Marilyn Mora -- Head of Investor Relations

Thanks, Tal. Next question?

Operator

Thank you. Tejas Venkatesh from UBS, you may go ahead, sir.

Tejas Venkatesh -- UBS -- Analyst

Thank you. I'm on for John. You talked about double-digit growth in Campus. Are the new Catalyst 9000 products that you introduced about a quarter ago starting to contribute to revenue? I'm really just trying to get at how much more there is to go in Campus and whether it's unreasonable to think Campus could be up double-digits for the full year as the newer Cat 9000 products start to layer on.

Chuck Robbins -- Chairman and Chief Executive Officer

Well, I think when you just look at the raw 9000 sales versus the install base of the products that the 9000 replaces, we are very early in that cycle. And we just launched a 9200. When did that start?

Kelly Kramer -- Chief Financial Officer

A quarter ago. Just started shipping this quarter.

Chuck Robbins -- Chairman and Chief Executive Officer

A quarter ago. Just started shipping this quarter. So, the products that we announced in the middle of 2017 clearly are flowing through revenue. The 9200 just started contributing to that. But again, if you look at where we are versus the install base that these products replace, it's very early.

Tejas Venkatesh -- UBS -- Analyst

And then a quick follow-up on M&A. I wonder if you could comment on capital allocation.

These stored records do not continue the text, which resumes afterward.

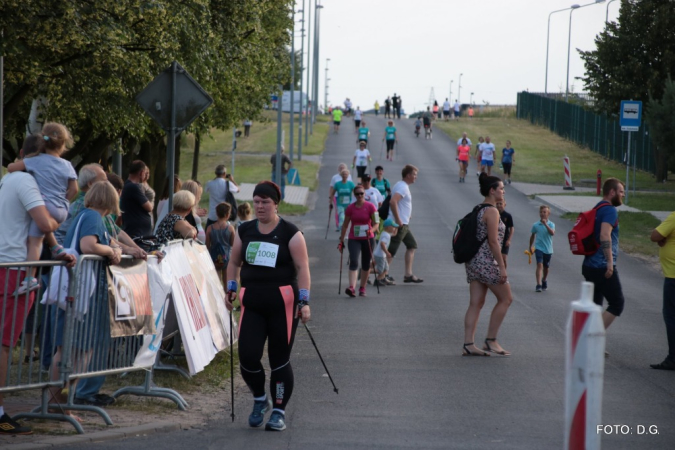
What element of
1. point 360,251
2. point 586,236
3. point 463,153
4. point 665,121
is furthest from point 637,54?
point 586,236

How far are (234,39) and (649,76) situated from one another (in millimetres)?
27964

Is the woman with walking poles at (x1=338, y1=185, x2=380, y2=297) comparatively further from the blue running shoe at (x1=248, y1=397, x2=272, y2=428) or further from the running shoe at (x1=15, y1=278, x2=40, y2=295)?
the running shoe at (x1=15, y1=278, x2=40, y2=295)

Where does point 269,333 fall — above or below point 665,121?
below

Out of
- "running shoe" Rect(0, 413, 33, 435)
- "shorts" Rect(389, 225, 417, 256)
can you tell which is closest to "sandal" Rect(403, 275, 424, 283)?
"shorts" Rect(389, 225, 417, 256)

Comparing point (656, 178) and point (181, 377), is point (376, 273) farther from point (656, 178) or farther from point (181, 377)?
point (656, 178)

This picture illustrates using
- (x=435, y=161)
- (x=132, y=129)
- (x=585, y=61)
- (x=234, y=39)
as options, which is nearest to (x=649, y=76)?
(x=585, y=61)

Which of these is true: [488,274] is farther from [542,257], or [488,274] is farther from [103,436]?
[542,257]

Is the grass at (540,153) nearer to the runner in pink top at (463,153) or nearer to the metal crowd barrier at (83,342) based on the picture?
the runner in pink top at (463,153)

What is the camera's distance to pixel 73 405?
7.27m

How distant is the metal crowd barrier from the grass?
121 ft

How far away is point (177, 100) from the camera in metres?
10.7

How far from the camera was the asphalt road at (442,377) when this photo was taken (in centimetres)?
711

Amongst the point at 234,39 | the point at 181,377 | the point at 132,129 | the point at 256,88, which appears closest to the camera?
the point at 181,377

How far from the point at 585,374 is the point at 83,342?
4348 millimetres
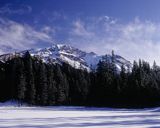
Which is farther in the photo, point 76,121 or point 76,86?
point 76,86

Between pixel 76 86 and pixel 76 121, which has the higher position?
pixel 76 86

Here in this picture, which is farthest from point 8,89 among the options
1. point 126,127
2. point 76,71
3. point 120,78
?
point 126,127

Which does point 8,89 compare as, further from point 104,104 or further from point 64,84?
point 104,104

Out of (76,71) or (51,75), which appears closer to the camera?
(51,75)

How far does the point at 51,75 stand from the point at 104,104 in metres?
22.3

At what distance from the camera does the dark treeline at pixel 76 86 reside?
10073cm

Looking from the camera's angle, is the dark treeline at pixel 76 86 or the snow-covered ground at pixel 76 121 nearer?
the snow-covered ground at pixel 76 121

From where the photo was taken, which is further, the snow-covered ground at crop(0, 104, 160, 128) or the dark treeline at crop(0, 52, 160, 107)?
the dark treeline at crop(0, 52, 160, 107)

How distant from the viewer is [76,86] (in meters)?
118

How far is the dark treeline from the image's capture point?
101 meters

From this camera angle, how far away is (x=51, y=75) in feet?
373

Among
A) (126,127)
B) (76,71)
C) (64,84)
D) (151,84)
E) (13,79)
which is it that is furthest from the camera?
(76,71)

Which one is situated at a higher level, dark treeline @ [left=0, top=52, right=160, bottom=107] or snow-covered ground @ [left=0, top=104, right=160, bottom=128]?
dark treeline @ [left=0, top=52, right=160, bottom=107]

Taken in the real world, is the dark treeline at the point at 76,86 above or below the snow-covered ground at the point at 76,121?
above
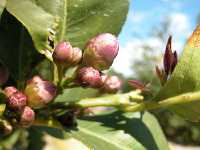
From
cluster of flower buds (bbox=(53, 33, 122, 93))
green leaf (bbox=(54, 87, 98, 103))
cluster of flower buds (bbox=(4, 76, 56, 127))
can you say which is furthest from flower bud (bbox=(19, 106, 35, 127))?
green leaf (bbox=(54, 87, 98, 103))

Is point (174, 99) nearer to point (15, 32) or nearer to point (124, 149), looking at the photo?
point (124, 149)

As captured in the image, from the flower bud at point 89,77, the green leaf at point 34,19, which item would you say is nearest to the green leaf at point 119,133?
the flower bud at point 89,77

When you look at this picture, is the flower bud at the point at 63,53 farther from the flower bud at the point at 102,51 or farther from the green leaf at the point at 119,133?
the green leaf at the point at 119,133

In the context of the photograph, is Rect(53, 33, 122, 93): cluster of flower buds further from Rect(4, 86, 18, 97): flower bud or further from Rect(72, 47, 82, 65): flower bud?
Rect(4, 86, 18, 97): flower bud

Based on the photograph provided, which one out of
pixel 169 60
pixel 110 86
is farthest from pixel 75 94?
pixel 169 60

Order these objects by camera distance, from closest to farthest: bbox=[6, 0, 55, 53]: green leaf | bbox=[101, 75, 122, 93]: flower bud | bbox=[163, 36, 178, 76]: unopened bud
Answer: bbox=[6, 0, 55, 53]: green leaf < bbox=[163, 36, 178, 76]: unopened bud < bbox=[101, 75, 122, 93]: flower bud

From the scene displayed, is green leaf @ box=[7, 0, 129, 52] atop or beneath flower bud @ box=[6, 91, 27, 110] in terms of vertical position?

Now that the core business is growing very healthy, is it time for accelerated M&A perhaps?

Chuck Robbins -- Chairman and Chief Executive Officer

Well, I'll make a comment, and Kelly can add on to it. I don't think that the growth of the core fundamentally changes our overarching acquisition strategy. I think that we've had an acquisition strategy that's continued to add to our portfolio and expanding our portfolio. What I alluded to early on is that our strategy of not only creating adjacent expansions to our portfolio but really driving innovation back into our core so that we can get growth from both, given the size of our core markets, that's working. So, I don't think that our overall M&A strategy changes because of the success of the core. But Kelly, you may want to --

Kelly Kramer -- Chief Financial Officer

Yeah. No. It never has changed. I think our strategy has always been clear. We're gonna invest in the business first. And we're always looking for M&A, no matter what the environment is. And we're gonna do smart M&A. And then we're committed to our dividend growth like we have been. And then, of course, the share buyback. And again, I think you saw the latter two there. We just announced, again, another increase to the dividend, just showing the commitment we have and the faith we have in the cash flows of the business as well as just another increase of the share buyback authorization. So, I'd say it's independent to how the core business is doing. It's just a critical part of our overall strategy.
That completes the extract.